For better or worse, we live in the age of the action homage, in which popular filmmakers clutch their self-awareness like a talisman against their fears of the unknown — whether manifested through the sublime referentiality of “Inglourious Basterds” or the neurotic mimicry of “Watchmen.” What to make, then, of a film like Kim Ji-woon’s “The Good, the Bad, the Weird,” which initially seems disastrously ill-conceived but quickly develops an unholy energy all its own? You kind of want to hate it — do we really need another goddamned love letter to Spaghetti Westerns? — but dear lord, how it moves.
It helps, of course, that Kim isn’t really interested in making a Western so much as mixing together a bunch of action styles and seeing what comes out. The film, set in 1940s Manchuria, gives us a trio of Korean badasses in search of hidden treasure, each of them seemingly from a different movie — a goofy, motorcycle-riding thief (“The Host”‘s Song Kang-ho, “the weird”), a stoic, cowboy-hatted bounty hunter (Jung Woo-sung, “the good”) and a deranged thug dubbed “the Fingerchopper” (Lee Byung-hun, duh, “the bad”). Not far behind them are Japanese occupying forces and a herd of mounted Mongolian bandits. The overall effect is something closer to what might happen if you crossbred the unhinged aesthetic of a “Mad Max” film with one of those eager-to-please, star-studded 1960s zany adventure comedies, like “It’s a Mad Mad Mad Mad World” or “The Great Race.”

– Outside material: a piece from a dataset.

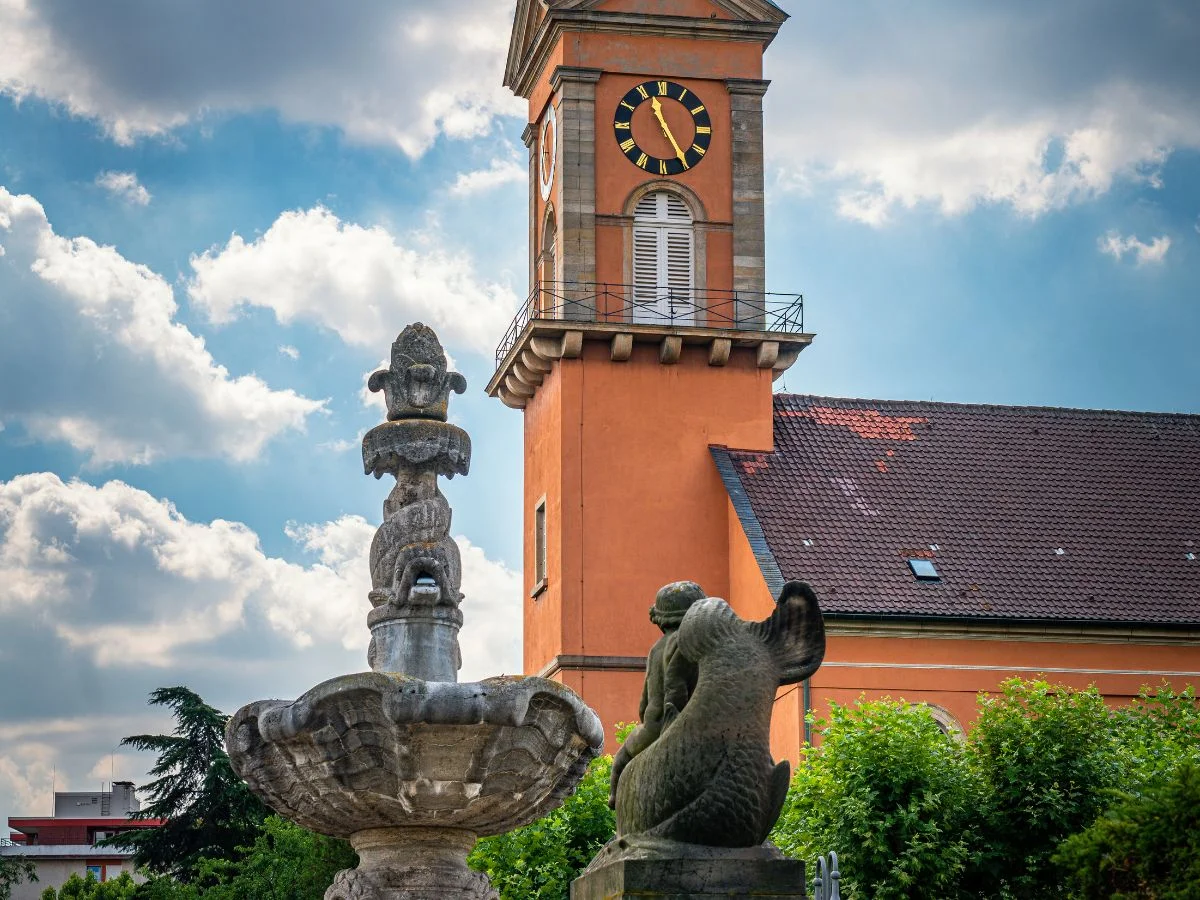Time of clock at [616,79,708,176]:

It’s an unwieldy concept, to be sure, but for all its characters and subplots, “The Good, the Bad, the Weird” has an infectious briskness. Kim blocks, shoots and cuts action with both uncommon speed and clarity — two virtues that usually work in opposition, but seem to go together here. When the film works — and it works best during an early train robbery sequence and a climactic, comically endless chase through the desert — it’s like a little cinematic perpetual motion machine. You don’t want it to stop because when it does, you’ll have to focus on that derivative story and on those paper-thin characters. Luckily, it doesn’t stop very often.
There’s a germ of an idea here, too, beyond Kim’s desire to give us a giddy rollercoaster ride (which, let me add again, he does). That aforementioned genre dislocation has purpose: The director posits a world in which national loyalties are fluid, and where nobody seems to know what they’re fighting for. Spaghetti Westerns did that too, but their audiences didn’t need to be told that what they were watching was their own reflection — directors like Sergio Leone and Sergio Corbucci understood that the underlying nihilism of their characters was a given. Kim acts like he just discovered cynicism — and, unlike with his delirious action sequences, he fails to make it his own.
I know virtually nothing about the Vertigo comic that “The Losers” is based on, so I can’t speak to how Sylvain White’s film adheres to the “mythology” (ugh) of the original — which, as I understand, was itself a reboot of an earlier DC comic set during WWII. Nor can I really speak to whether White (whose previous film was the step dancing drama “Stomp the Yard”) has brought his own style to the film or just pulled a Zack Snyder and transposed the comic’s aesthetic to the screen. But he, along with writers Peter Berg and James Vanderbilt, have done one thing quite effectively, which is to capture that unchecked-id quality that draws teenage boys to comic books in the first place. “The Losers” may not be a particularly good film, but it is unapologetic in its candy-colored visuals, deployment of lame wisecracks and drool-worthy shots of Zoe Saldana writhing in her underwear while bullets whiz all about her. It’s almost endearing. Almost.
But most of the time, it’s annoying. The Losers are a ragtag team of wisecracking CIA black-ops guys who find themselves betrayed by an enigmatic superior named Max (who should probably be a disembodied voice but quickly turns out to be Jason Patric). One blown-up helicopter (and 25 dead children!) later, our guys decide to let the world think they’ve been terminated, opting to hide out in a small Bolivian town whiling away the hours getting drunk and watching cockfights. Enter slinky, slow-motion-y Aisha (Saldana), a mysterious hottie who enlists them to help her destroy Max.